Martin Luther understood the problem with cheap grace, and Bonhoeffer explains his system of thought well. Luther understood that grace is the “result given by Christ himself to Christian life,” which means our life is not excused from discipleship in any way. Too many people instead take grace as a presupposition, therefore excusing any sin that they commit. Luther knew that we “sin boldly,” yet should believe and rejoice in Christ even more boldly. There is no escaping being a sinner in this life, yet we believe and rejoice in Christ and strive for obedience to him all the same.

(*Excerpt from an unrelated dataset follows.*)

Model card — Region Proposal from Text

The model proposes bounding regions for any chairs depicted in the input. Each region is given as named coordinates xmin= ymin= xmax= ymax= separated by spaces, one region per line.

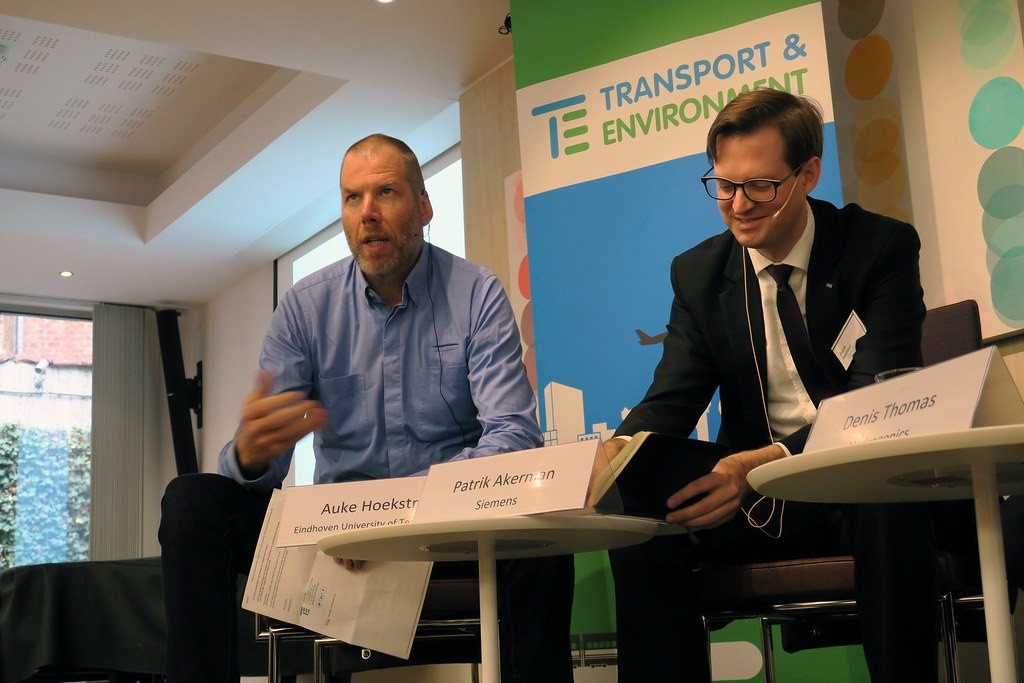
xmin=255 ymin=575 xmax=500 ymax=683
xmin=745 ymin=298 xmax=1002 ymax=683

Dietrich certainly knew of the problems facing the rising liberalism in churches of his day. We would be wise to meditate on his words and corrections for the church. He saw the cusp of the dam that has overflowed today, “Is the price that we are paying today with the collapse of the organized churches anything else but an inevitable consequence of grace acquired too cheaply? We gave away preaching and sacraments cheaply; we performed baptisms and confirmations; we absolved an entire people, unquestioned and unconditionally; out of human love we handed over what was holy to the scornful and unbelievers. We poured out rivers of race without end, but the call to rigorously follow Christ was seldom heard.”

If we surveyed the Evangelical landscape today, could this not be a summary of the problems we are facing today? Shallow churches that preach a shallow gospel, with little commitment other than an occasional stop at the church to be assured that our sins are still forgiven? Perhaps if we recognized that “the word of cheap grace has ruined more Christians than any commandment about works,” we would do a better job at stopping this train in its tracks. If we realized that living under grace means striving to live in the world without losing ourselves to it; if we realized that living under grace means giving up our lives for the one who laid down his life for us, we would have a better understanding of grace. Not a cheap grace, but a costly grace. As Bonhoeffer says, “Blessed are they for whom following Jesus Christ means nothing other than living from grace and for whom grace means following Christ.”